= TASK REQUIREMENTS =
Starting at the beginning of the entries and ending at the line containing "source: automated SDO event catalogue", reproduce those lines with "catalogue" switched to "archive" and everything else left unchanged.

━━━ THE RECORDS

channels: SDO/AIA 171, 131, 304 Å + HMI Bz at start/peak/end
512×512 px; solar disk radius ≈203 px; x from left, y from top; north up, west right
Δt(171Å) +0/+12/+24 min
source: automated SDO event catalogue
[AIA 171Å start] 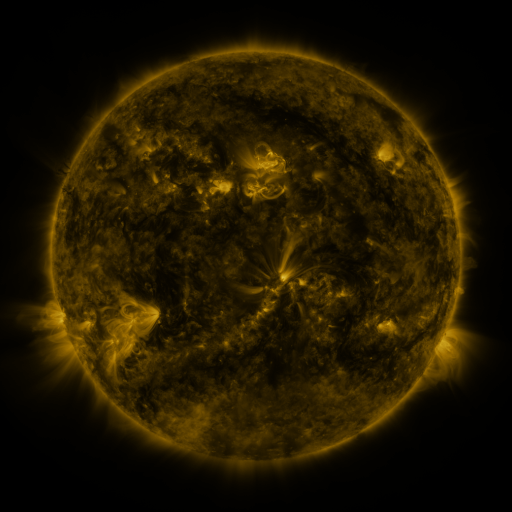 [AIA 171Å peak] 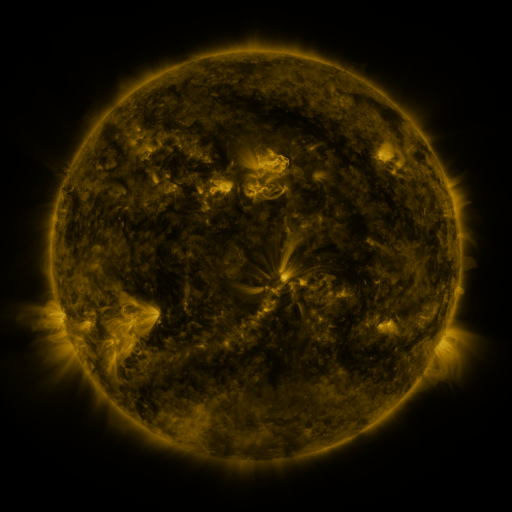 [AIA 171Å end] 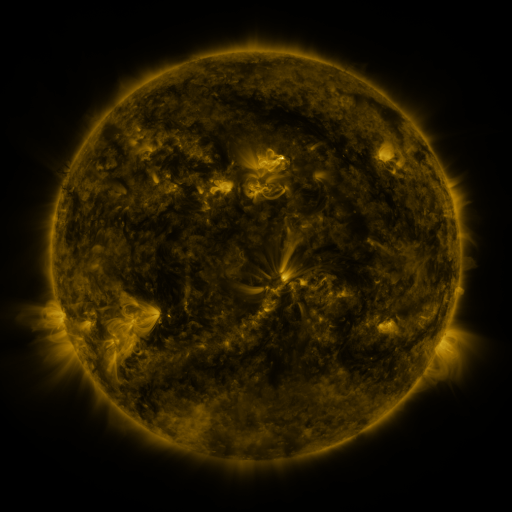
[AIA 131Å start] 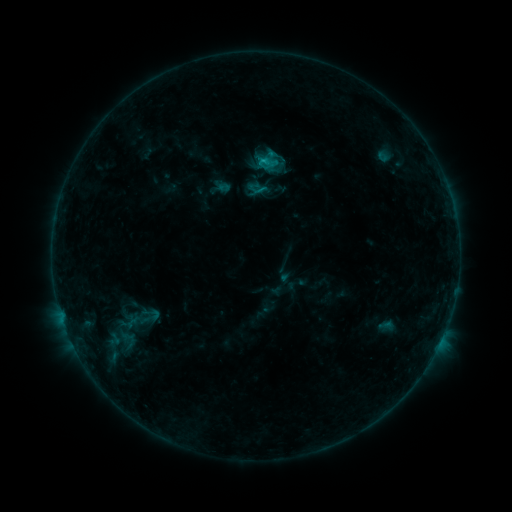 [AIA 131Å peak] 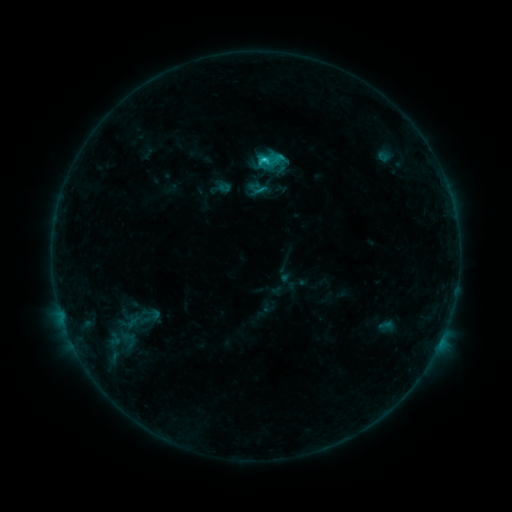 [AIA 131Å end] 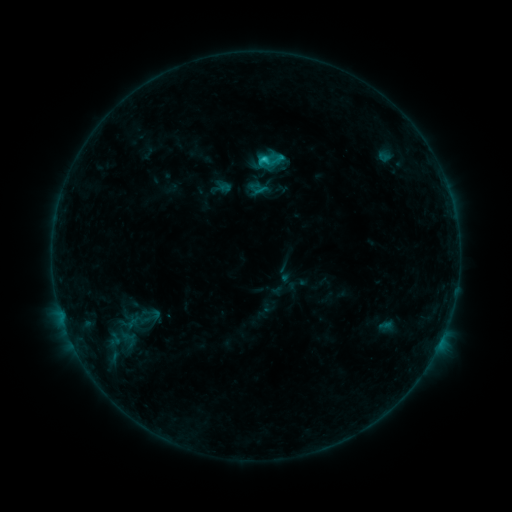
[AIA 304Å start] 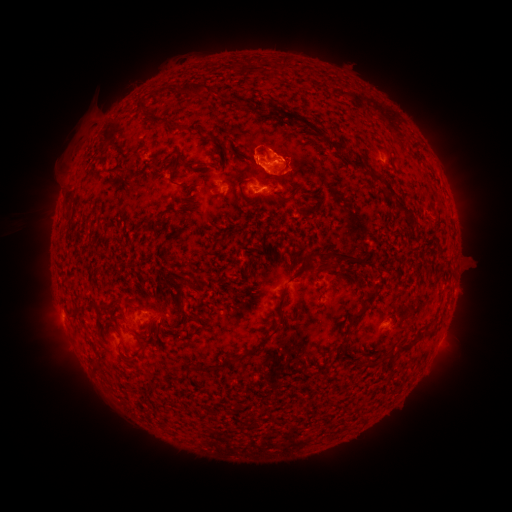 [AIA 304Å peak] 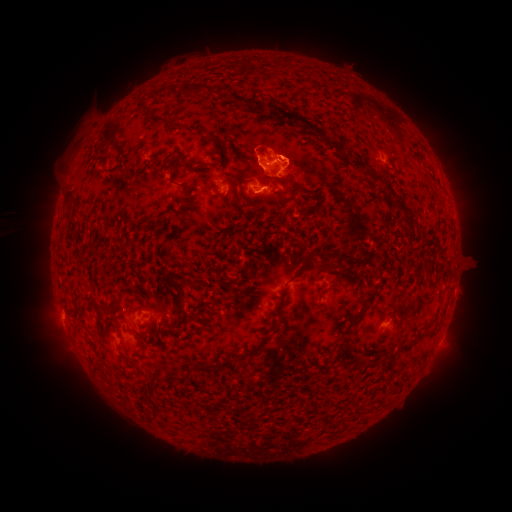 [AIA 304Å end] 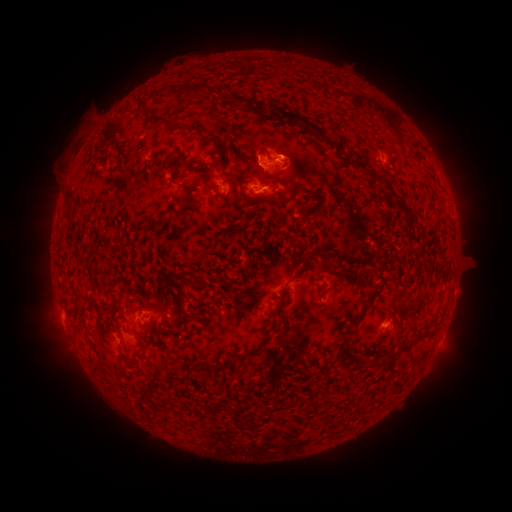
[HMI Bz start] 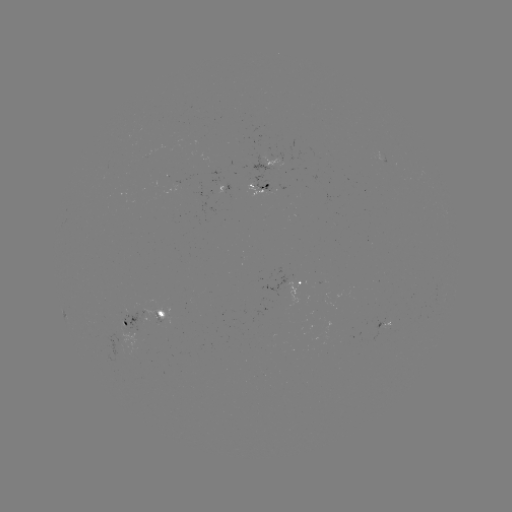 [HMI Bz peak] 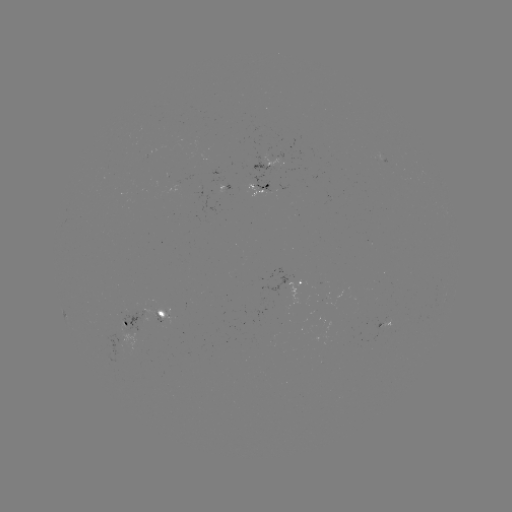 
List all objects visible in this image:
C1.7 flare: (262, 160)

━━━━━━

= ANSWER FOR THE TASK =
channels: SDO/AIA 171, 131, 304 Å + HMI Bz at start/peak/end
512×512 px; solar disk radius ≈203 px; x from left, y from top; north up, west right
Δt(171Å) +0/+12/+24 min
source: automated SDO event archive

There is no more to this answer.